Formatting dumped subtitles into a vocabulary list
Published: May 28, 2020, last updated: Jul 5, 2020
Reading time: 1 min
As per my previous post, you should now have a single srt
subtitle file, to convert this into a single word list that you can begin translating away at, you can run the below verbose script.
tr ' ' '\n' < subs.srt | \
sed -e 's/<[^>]*>//g' | \
tr '[:upper:]' '[:lower:]' | \
tr -d '\>\/!-.:?,.\",[:digit:]' | \
tr -d '…' | \
sed -e '/^[[:space:]]*$/d' -re 's/\s+$//' -re 's/\{...\}//' | \
sort -u > subs-sort.srt
In short, this will break all spaces into new lines, remove HTML tags, make everything lowercase, remove some strange characters and empty lines then finally sort the list while removing duplicates.

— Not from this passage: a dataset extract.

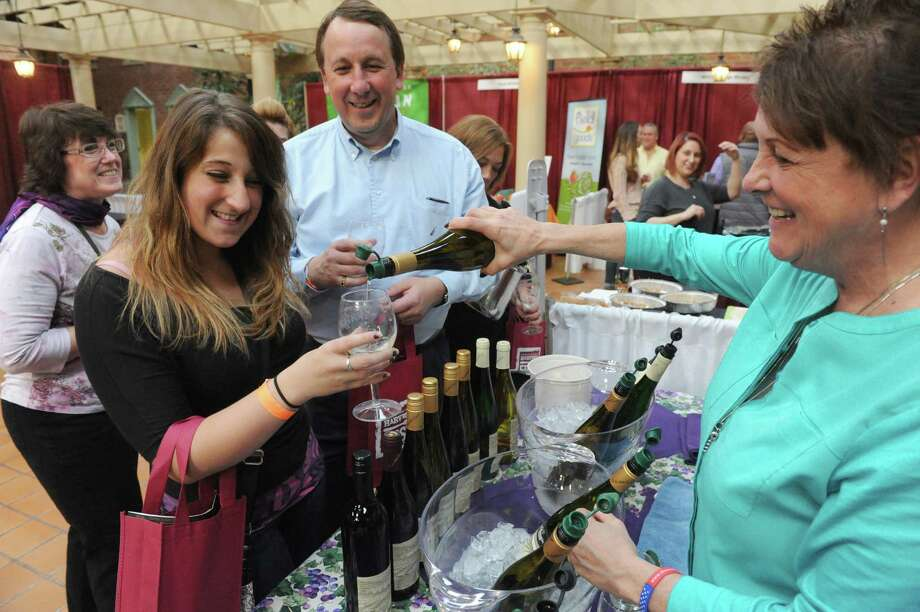 Amy Tedesco, left,of Rotterdam, left, and her father Jeff Tedesco sample wine from the Dr. Konstantin Frank Winery poured by sales representitive Susan Eisenhart during the Pride of New York Harvest and Wine Festival at the Desmond Hotel on Saturday Nov. 8, 2014 in Colonie, N.Y. (Michael P. Farrell/Times Union) Photo: Michael P. Farrell / 00029414A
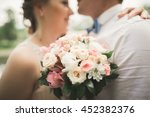 bride and groom holding... | Shutterstock . vector #452382376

One issue I’ve noticed is some special characters won’t be converted to lowercase Å to å for example. I don’t have an automated workaround for you aside from specifying the letters individually for example using:
tr 'ÆØÅÄÖÐÞÁÉÍÓÚÝ' 'æøåäöðþáéíóúý'
- Edit 2020-09-23: Added elipses removal, fixed pipes
- Edit 2020-07-05: Added {\an} tag removal